These Smores Mini Cheesecake Bites are the perfect bite sized sweet treat to put together and enjoy when you’re craving for some of that delicious cream cheesy goodness, but don’t want to put a full cheesecake together.
These mini bites have all the deliciousness of a mini cheesecake recipe, and also combine the no fail flavor of smores, the decadent chocolate and the soft, pillowy marshmallows.
Contents
Why You’ll Love Mini Cheesecake Bites
- Decadently Delicious: These Smores Mini Cheesecake Bites combine creamy cheesecake with beloved smores flavors.
- Perfectly Portioned: Bite-sized treats are great for portion control and easy snacking.
- Easy to Make: With straightforward steps, even beginner bakers can whip up these delights.
Recipe Ingredients
You’ll need some basic ingredients to make the recipe for these easy mini cheesecakes together.
Graham Cracker Crust
- Graham Crackers: Are crushed to create the crust, providing a sweet and crunchy base for your cheesecake bites.
#####
Translate this sentence from the cheesecake bites recipe into Spanish: "You’ll need some basic ingredients to make the recipe for these easy mini cheesecakes together." Work only from the recipe text above.

> [Data extract]:
#####
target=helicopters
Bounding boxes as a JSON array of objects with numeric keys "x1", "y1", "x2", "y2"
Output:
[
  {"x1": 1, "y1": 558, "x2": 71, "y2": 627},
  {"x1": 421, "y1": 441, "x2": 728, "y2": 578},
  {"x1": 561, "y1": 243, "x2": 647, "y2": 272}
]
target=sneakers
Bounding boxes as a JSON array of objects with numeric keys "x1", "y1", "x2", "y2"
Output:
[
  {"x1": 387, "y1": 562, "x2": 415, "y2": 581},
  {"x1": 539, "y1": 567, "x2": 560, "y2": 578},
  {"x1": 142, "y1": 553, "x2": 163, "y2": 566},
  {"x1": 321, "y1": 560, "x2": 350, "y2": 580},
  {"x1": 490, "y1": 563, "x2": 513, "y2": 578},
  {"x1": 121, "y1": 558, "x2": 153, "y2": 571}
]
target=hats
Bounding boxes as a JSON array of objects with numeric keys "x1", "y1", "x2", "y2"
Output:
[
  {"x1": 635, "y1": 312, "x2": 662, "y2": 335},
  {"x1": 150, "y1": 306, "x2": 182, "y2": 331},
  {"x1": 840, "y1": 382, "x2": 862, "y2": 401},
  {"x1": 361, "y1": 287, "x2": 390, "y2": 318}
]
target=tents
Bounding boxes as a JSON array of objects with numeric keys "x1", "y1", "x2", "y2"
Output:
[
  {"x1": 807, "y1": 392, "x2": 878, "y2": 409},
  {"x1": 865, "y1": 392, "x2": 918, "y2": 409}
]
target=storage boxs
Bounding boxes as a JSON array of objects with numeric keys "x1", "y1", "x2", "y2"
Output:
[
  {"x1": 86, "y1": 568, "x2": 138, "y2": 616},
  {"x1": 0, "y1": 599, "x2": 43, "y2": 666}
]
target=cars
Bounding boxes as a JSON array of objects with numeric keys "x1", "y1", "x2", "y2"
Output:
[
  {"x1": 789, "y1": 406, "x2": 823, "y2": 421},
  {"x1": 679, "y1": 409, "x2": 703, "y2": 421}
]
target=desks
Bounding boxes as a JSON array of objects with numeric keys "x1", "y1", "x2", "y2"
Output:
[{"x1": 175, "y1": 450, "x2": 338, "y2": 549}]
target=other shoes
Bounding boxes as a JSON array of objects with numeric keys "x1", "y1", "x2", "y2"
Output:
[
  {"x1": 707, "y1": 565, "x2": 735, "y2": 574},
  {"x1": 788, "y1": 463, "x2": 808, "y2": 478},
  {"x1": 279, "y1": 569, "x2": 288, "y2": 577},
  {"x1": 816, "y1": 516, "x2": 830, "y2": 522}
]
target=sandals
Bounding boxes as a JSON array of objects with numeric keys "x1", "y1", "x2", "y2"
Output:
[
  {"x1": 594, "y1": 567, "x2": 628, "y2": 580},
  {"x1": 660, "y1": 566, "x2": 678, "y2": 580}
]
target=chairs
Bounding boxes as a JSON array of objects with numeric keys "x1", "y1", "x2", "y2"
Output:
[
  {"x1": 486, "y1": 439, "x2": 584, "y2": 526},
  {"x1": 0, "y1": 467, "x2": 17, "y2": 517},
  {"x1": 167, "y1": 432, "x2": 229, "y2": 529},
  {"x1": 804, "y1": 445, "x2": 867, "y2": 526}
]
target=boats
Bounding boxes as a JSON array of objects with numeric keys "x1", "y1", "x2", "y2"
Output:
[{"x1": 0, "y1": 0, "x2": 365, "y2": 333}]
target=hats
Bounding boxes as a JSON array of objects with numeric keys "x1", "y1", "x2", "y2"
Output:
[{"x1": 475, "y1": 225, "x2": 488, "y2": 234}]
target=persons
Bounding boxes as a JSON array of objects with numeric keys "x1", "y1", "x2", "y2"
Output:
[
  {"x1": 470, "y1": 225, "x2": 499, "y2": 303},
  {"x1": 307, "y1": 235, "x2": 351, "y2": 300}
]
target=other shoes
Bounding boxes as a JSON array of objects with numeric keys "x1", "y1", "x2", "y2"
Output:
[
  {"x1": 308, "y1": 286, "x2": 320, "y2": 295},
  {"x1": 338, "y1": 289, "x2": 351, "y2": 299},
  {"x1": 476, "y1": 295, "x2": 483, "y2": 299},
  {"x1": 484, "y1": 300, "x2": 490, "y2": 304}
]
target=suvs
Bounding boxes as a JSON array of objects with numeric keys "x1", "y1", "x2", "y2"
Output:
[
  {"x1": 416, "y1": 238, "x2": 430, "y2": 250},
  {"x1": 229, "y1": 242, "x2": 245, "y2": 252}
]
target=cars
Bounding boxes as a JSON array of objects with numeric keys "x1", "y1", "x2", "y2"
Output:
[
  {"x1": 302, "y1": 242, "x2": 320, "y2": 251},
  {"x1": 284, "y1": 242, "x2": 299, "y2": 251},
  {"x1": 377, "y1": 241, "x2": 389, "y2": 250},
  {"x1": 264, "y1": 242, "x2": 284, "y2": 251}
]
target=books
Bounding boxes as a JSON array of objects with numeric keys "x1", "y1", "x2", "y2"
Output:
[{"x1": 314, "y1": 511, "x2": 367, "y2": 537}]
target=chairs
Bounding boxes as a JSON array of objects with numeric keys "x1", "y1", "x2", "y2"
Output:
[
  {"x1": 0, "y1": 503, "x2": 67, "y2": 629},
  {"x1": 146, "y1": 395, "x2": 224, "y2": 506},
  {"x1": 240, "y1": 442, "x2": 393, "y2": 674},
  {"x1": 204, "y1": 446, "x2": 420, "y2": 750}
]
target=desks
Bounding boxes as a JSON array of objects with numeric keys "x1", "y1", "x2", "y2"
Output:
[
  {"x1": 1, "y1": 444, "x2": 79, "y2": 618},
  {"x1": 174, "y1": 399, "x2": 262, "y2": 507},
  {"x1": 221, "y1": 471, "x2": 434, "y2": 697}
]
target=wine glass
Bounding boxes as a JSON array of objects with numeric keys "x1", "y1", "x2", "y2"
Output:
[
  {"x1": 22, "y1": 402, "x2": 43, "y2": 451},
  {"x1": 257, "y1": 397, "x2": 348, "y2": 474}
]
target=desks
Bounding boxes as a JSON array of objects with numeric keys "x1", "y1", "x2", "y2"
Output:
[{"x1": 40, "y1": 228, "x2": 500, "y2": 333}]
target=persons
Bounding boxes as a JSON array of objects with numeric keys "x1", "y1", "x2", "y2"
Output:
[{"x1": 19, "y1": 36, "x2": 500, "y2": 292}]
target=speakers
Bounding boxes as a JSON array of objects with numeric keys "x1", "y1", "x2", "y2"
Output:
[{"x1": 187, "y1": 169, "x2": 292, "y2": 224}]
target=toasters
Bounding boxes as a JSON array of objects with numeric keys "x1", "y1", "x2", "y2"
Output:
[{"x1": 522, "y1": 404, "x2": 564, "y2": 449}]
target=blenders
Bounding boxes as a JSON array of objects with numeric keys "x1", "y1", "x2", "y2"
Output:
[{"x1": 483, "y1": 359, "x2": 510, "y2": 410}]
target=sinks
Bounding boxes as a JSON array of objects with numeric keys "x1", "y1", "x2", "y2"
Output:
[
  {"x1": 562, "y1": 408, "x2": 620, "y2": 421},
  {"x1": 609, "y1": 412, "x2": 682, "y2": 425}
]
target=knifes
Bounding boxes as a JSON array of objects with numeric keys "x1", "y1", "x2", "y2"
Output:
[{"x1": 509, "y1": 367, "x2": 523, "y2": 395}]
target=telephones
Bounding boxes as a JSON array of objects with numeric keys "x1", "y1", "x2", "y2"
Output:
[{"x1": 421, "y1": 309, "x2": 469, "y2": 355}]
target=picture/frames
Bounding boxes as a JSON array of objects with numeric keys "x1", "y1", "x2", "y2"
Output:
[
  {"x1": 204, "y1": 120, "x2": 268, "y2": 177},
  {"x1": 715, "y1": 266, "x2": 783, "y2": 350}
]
#####
> [Exercise answer]: Necesitarás algunos ingredientes básicos para armar la receta de estos fáciles mini cheesecakes.